───── Input rows ─────

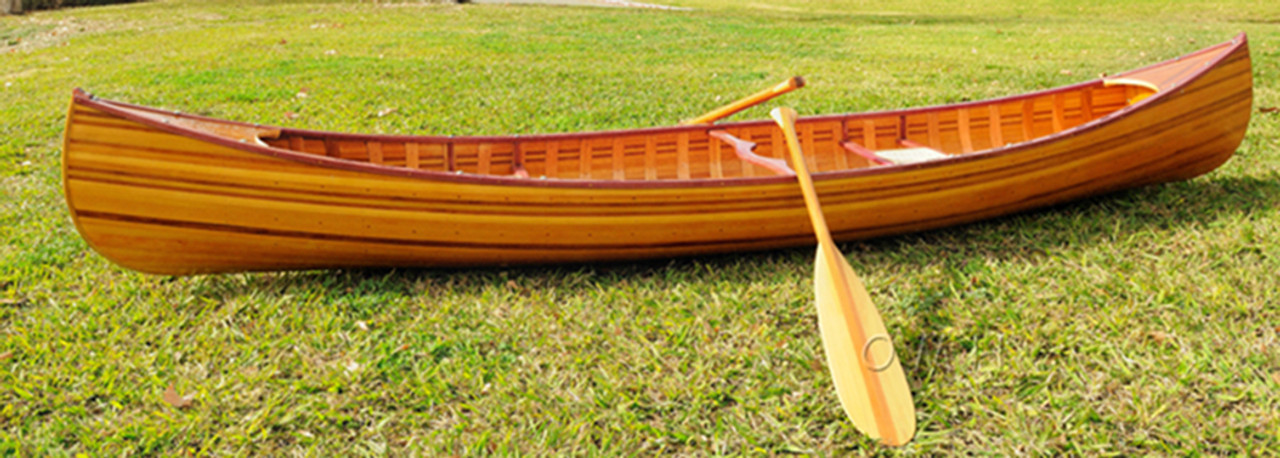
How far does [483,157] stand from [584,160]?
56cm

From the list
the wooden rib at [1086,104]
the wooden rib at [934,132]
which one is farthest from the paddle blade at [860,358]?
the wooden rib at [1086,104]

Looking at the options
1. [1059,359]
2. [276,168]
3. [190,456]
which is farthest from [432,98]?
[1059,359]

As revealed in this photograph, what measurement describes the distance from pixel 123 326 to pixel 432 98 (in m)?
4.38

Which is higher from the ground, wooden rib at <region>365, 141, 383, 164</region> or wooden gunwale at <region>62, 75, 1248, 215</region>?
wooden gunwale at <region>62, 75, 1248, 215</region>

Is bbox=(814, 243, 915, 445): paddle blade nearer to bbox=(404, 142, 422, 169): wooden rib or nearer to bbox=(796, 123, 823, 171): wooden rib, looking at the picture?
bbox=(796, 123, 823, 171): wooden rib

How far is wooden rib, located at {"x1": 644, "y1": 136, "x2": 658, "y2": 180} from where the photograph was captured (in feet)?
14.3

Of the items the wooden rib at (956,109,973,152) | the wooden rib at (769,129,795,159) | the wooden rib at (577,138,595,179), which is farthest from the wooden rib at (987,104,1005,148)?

─────

**Brief:** Copy every line of the records above word for word, leaving out the pictures.

**Written solution:**
How far does [483,157] stand from [584,160]?
56cm

From the list
the wooden rib at [1086,104]
the wooden rib at [934,132]
which one is farthest from the paddle blade at [860,358]?
the wooden rib at [1086,104]

Looking at the options
1. [1059,359]
2. [276,168]
3. [190,456]
which is farthest from [432,98]?
[1059,359]

As revealed in this photograph, what measurement describes the distance from pixel 123 326 to pixel 432 98 (in m)?
4.38

Which is higher from the ground, wooden rib at <region>365, 141, 383, 164</region> or wooden gunwale at <region>62, 75, 1248, 215</region>?
wooden gunwale at <region>62, 75, 1248, 215</region>

Is bbox=(814, 243, 915, 445): paddle blade nearer to bbox=(404, 142, 422, 169): wooden rib or nearer to bbox=(796, 123, 823, 171): wooden rib, looking at the picture?
bbox=(796, 123, 823, 171): wooden rib

How far is wooden rib, located at {"x1": 644, "y1": 136, "x2": 658, "y2": 180} from where the photograph was captured (in feet)?
14.3

Of the items the wooden rib at (956,109,973,152) | the wooden rib at (769,129,795,159) | the wooden rib at (577,138,595,179), which is farthest from the wooden rib at (987,104,1005,148)?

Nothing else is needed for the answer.